Oh yes, despite their requests for help, it took that to happen. They knew the next step was going to be difficult but it had to be taken. They made renewed efforts to find K accommodation that she could settle into before they can no longer care for her at all. 
Several months ago they had  it sorted. K was moving into a "group house" not far away. They could ease the transition with frequent visits and showing the staff how things like feeding and dressing are done - and yes, people need to learn how to do these things when an adult cannot chew or swallow easily and cannot assist with dressing in anyway. 
All was going well - and then another resident was introduced to the group house. He's intellectually disabled. He's mobile. He's violent. He doesn't fit with the rest of the group. He attacked K. He attacked K more than once. There are physical marks on her.  He's attacked the other residents and the staff too.
Fearful for their daughter's safety K's parents tried to negotiate changes. They are not people who make complaints easily.

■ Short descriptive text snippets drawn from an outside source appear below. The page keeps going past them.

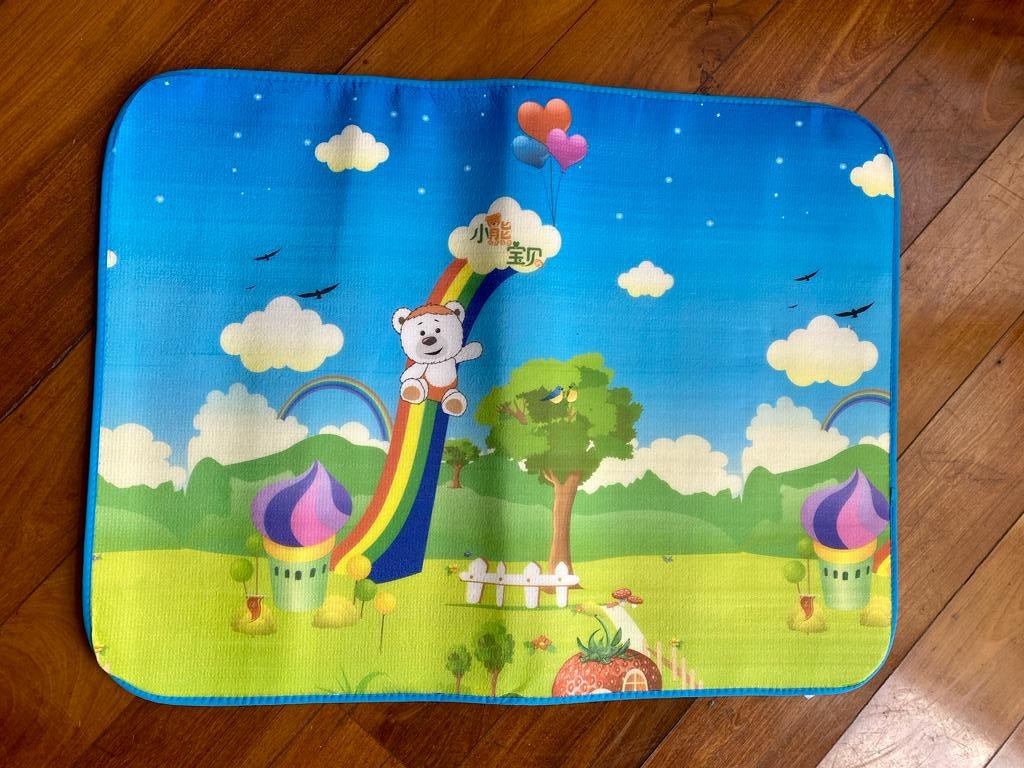 Tapete Recreativo Infantil 90x120cm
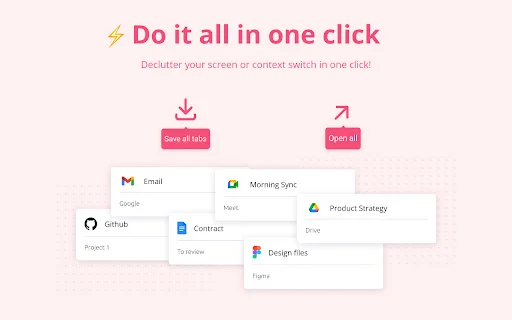 Toby: Kelola Tab Browser Lebih Produktif – Unduh Sekarang - Screenshot 3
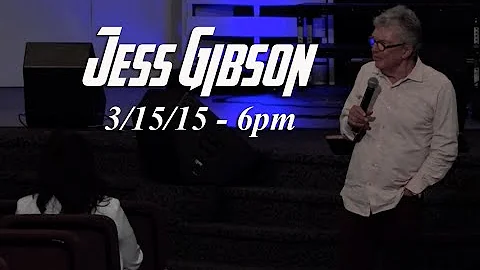 Jess Gibson 3.15.15 -  6pm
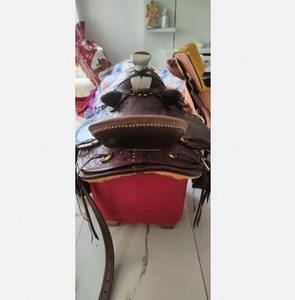 Cinturón de Cuero para Silla de Montar Western de Calidad de Exportación, Equipo Ecuestre, con Arco de Madera Disponible, Precio Razonable - Product Image 1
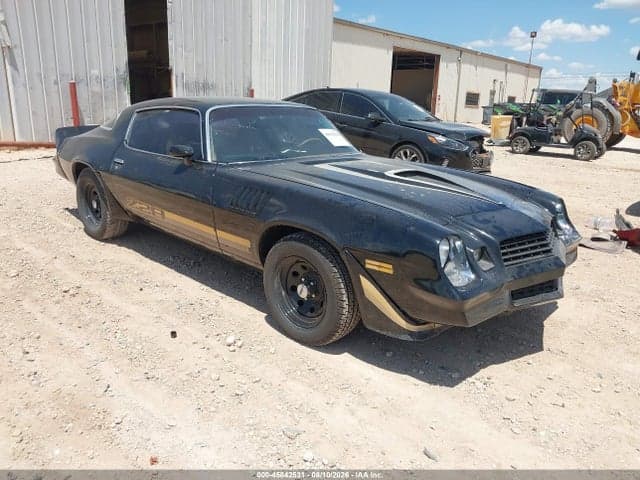 1979 CHEVROLET CAMARO Z28
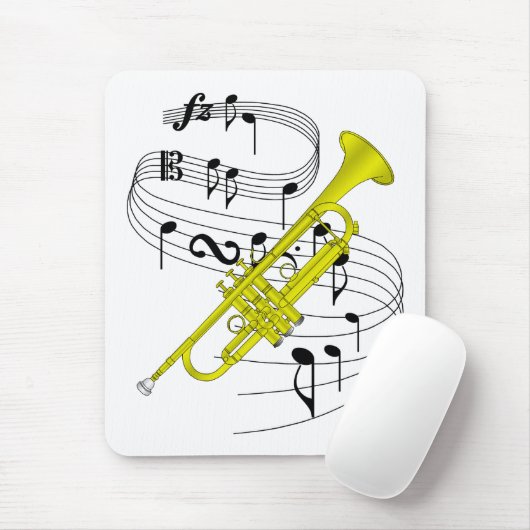 Trumpet Muismat (Met muis)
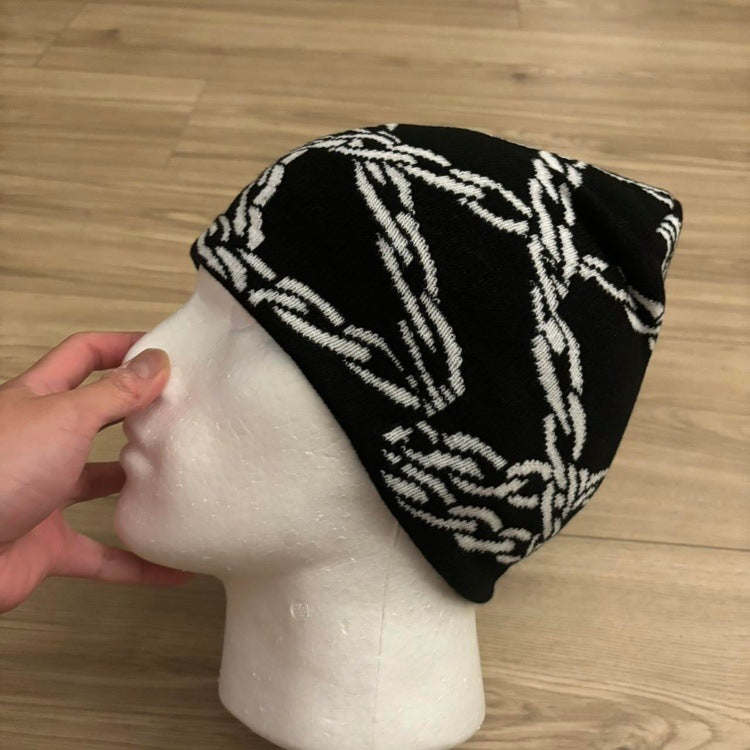 0087 - Chains Beanie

Over the years they have had less help than many other families because they have been willing to put up with doing things for themselves.
They were offered a choice this time, put K in solitary confinement or take K home again. 

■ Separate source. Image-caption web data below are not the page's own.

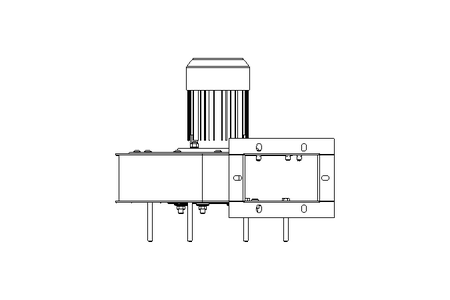 Radiallüfter 750W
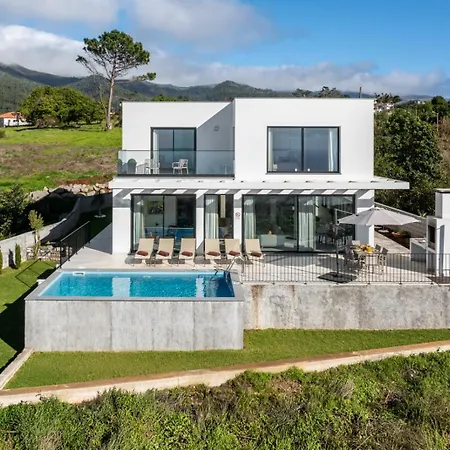 Wonderful Tranquil With Poolcasa Laranja Villa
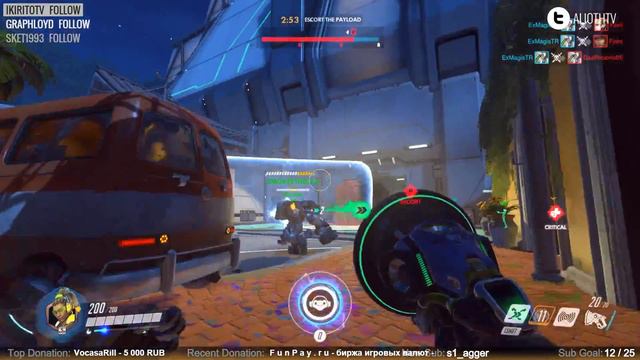 Overwatch [Стрим] Старт ОБТ. Только победа! смотреть онлайн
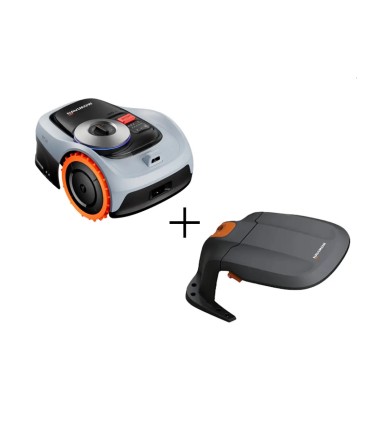 ROBOT TAGLIAERBA SEGWAY  NAVIMOW I210AWD,3 RUOTE MOTRICI,RTK, TAGLIO MAX 1000MQ,VISIONFENCE. - -I210AWD- COMPLETO DI MODULO 4G E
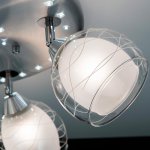 Люстра потолочная со светодиодной подсветкой Citilux CL158162 Самба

K's entire waking day is made up of watching and listening to people, of interacting in her limited way when they have time to stop and talk to her. Solitary confinement is cruel at any time and for K it would be inhumane in the extreme. Her parents have brought her home again. They don't know when or where she will have another chance to begin a new life away from home.

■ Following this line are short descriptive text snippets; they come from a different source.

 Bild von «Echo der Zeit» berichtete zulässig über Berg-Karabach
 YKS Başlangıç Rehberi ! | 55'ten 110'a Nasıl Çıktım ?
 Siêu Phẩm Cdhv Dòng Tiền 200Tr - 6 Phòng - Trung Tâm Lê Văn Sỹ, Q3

The violent boy is still there. He is still disrupting the group. He apparently has some understanding of right and wrong, certainly knows that attacking K was wrong. He's been allowed to get away with bad behaviour for years. They are now supposed to be trying to "train" him out of it but the staffing of those group homes is not constant. The staff don't have the behaviour modification skills that are needed to handle him. He will go on being disruptive. Other desperate parents will move their children out.
It is the boy who needs to be isolated for a time. He needs intensive one on one training to at least reduce his behaviour to manageable levels. He needs to be introduced gradually to group living. 
It won't happen. The resources aren't there. K's parents have been told "the money isn't available". That it will cost more in the end is not a consideration.
K's happy back at home. Thankfully she doesn't understand what the problems are but her parents are sick with worry. What happens next?
We closed the institutions - and yes, some of them were dreadful places - but we have made some people even more vulnerable than before.


Carole Blake said...

That really is heartbreaking. And puzzling that they will let one resident disturb all the others, rather than deal with his behaviour.

catdownunder said...

They cannot force the family of the boy to take him home again now that they have accepted a place for him. I don't imagine his parents will want to relinquish the place they have obtained.
The authorities are supposed to ensure that residents in group houses are a suitable balance and able to get along with each other. The reality is that residents get dumped wherever there is a vacancy.